The talk was the first of the three-day event, which is a symposium of free educational activities for students on campus hosted by Sexperteam, and sponsored by the University Health Service.

About 75 members of the Ann Arbor community attended the event, including Sexperteam volunteers.

The panel discussion was led by four professors who presented their research on topics such as HIV rates among gay men, young women’s sexual development and cuddling. Their works, though focused on sexual health, came from various disciplines including psychology, women’s studies, public policy and neuroscience.

Gary Harper, professor of health behavior and health education, said in his presentation that prejudice can be based on both racial and sexual identity.

“Even though we always complain straight folks stereotyping gay folks, even within the black gay community, there’s a lot of stereotyping that goes on,” Harper said.

Sara McClelland, assistant professor of Psychology and Women’s Studies, said sexual education shapes young people’s expectations about their bodies and sex for their whole life. She added that emphasizing chastity before marriage could cause negative effects for students.

“It’s actually quite (controversial) that it’s abstinence only until marriage, because that of course excludes many people who can’t get married or for whom marriage is not the context in which they want to be sexually relating to other people,” McClelland said.

Sari van Anders, assistant professor of psychology and women’s studies, said she is a self-proclaimed feminist scientist who brings different perspectives to the field.

All panelists emphasized the importance of learning more about different forms of sexuality and sexual health.

“It is really important that we learn more and more about (sexuality), so we can actually critically engage with it,” van Anders said.

Rackham student Tazeen Ayub said she thought the event was informative and comprehensive.

“One thing I learned from the event is how racism and oppression can affect one’s sexual health and sexual behavior, and I thought that’s really interesting because it’s not something I’ve learned about or really talked about before,” Ayub said.
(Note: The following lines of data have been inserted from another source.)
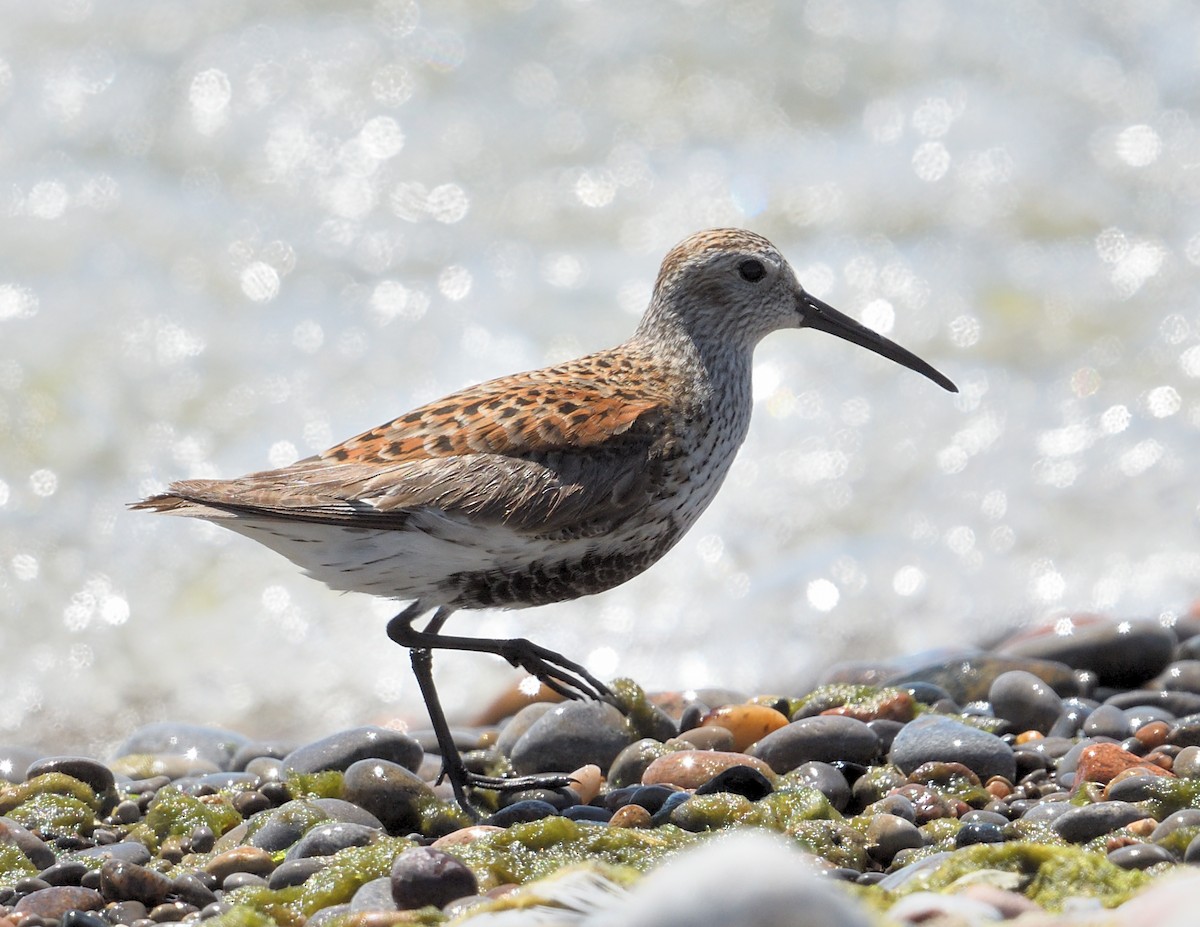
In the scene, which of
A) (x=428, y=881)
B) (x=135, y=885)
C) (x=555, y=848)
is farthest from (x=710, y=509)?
(x=428, y=881)

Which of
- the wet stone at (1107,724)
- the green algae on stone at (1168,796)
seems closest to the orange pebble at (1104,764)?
the green algae on stone at (1168,796)

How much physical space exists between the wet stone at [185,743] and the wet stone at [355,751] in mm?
1006

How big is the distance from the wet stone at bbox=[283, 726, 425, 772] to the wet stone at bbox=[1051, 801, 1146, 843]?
2595 millimetres

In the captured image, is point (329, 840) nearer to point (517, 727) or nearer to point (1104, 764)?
point (517, 727)

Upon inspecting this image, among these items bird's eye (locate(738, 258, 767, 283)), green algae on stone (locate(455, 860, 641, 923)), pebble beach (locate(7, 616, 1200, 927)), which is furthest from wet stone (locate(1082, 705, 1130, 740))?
green algae on stone (locate(455, 860, 641, 923))

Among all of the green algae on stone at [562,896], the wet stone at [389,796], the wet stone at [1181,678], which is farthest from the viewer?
the wet stone at [1181,678]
LSA sophomore Billy Diaz, a member of Sexperteam, said the panelists’ research would be the foundation of future sexual information.
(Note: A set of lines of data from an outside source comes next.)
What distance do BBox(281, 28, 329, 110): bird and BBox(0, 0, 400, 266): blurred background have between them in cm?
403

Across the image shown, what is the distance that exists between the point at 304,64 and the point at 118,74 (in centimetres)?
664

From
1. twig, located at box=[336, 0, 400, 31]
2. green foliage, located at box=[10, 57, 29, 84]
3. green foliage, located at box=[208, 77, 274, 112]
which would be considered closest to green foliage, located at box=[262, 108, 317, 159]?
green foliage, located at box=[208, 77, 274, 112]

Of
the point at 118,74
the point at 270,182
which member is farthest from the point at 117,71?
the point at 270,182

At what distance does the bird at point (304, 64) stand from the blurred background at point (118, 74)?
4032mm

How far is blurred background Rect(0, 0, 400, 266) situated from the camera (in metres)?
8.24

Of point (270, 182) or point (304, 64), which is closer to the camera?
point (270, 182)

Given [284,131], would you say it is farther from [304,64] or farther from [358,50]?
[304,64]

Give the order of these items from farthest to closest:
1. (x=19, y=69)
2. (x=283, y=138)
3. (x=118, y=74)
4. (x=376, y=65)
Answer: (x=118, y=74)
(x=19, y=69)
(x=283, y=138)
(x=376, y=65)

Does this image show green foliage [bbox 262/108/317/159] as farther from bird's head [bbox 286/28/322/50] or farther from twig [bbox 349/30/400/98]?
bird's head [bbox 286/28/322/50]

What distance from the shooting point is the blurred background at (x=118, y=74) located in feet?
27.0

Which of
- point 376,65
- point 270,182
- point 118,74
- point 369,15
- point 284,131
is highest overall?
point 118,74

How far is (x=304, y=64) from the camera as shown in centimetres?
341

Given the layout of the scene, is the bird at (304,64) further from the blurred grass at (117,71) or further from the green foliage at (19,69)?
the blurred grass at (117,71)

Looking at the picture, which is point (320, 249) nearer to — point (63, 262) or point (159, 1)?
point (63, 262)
“We have to have more events like this so people can realize how important it is to constantly talk about sex in all kinds of different ways, not even just, like, educational or experience-wise,” Diaz said.

Laura McAndrew, a health educator at UHS and the head of Sexperteam, said she hopes people who attend Sexpertise will become aware of broader perspectives about sexual relationships.

“Sexpertise is an opportunity to engage in many of the other dimensions that impact or can be impacted by sexuality, (such as) mental health, social identities, ability and the media, in addition to birth control and safer sex,” McAndrew said.

McAndrew added that Sexpertise strives to create judgment-free environments where students can openly talk about sex and its role as part of the human experience.